**WHAT NEEDS TO BE DONE**
From top to bottom, print the listing word for word and skip any pictures it contains.

**RAW DATA**

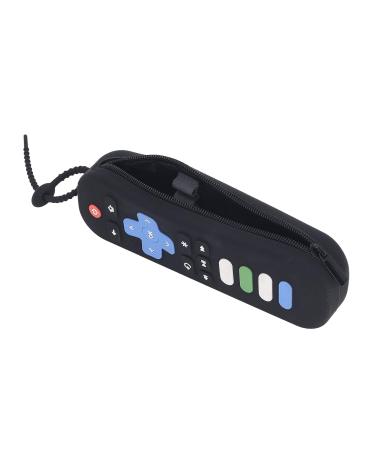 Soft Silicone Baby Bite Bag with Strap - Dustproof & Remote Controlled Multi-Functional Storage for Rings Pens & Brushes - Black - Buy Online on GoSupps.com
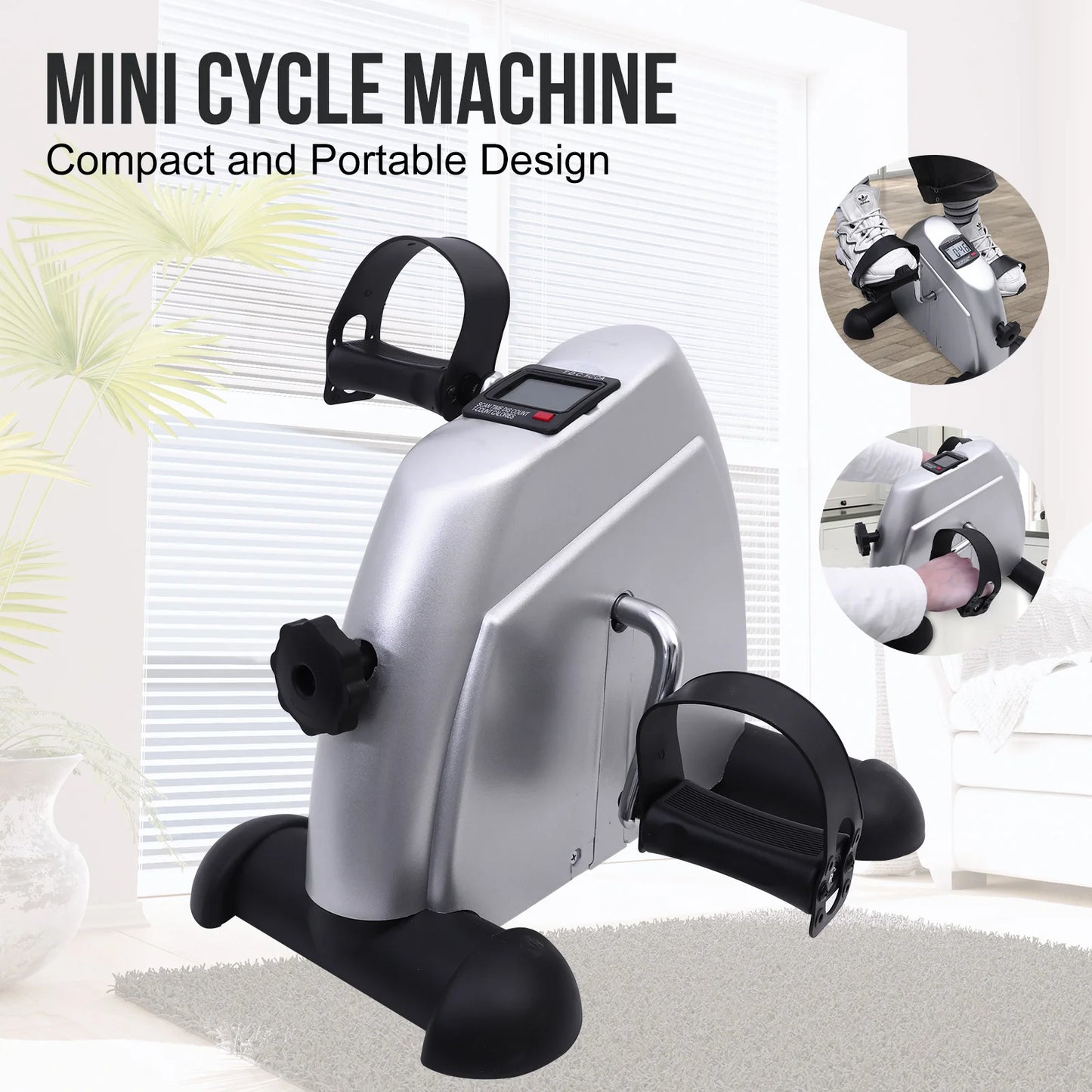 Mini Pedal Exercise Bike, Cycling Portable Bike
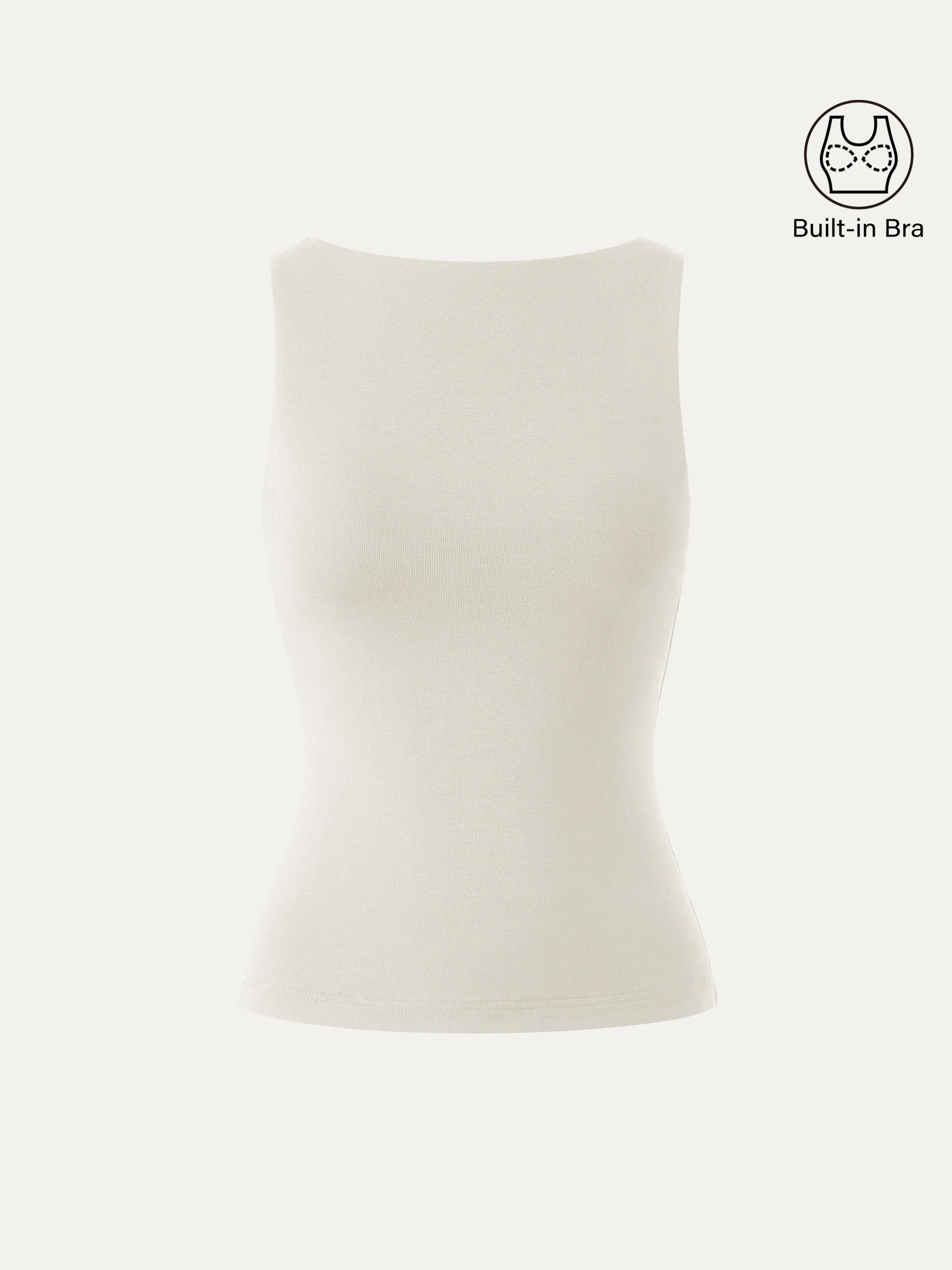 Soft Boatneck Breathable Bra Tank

**RESULT**
 Soft Silicone Baby Bite Bag with Strap - Dustproof & Remote Controlled Multi-Functional Storage for Rings Pens & Brushes - Black - Buy Online on GoSupps.com
 Mini Pedal Exercise Bike, Cycling Portable Bike
 Soft Boatneck Breathable Bra Tank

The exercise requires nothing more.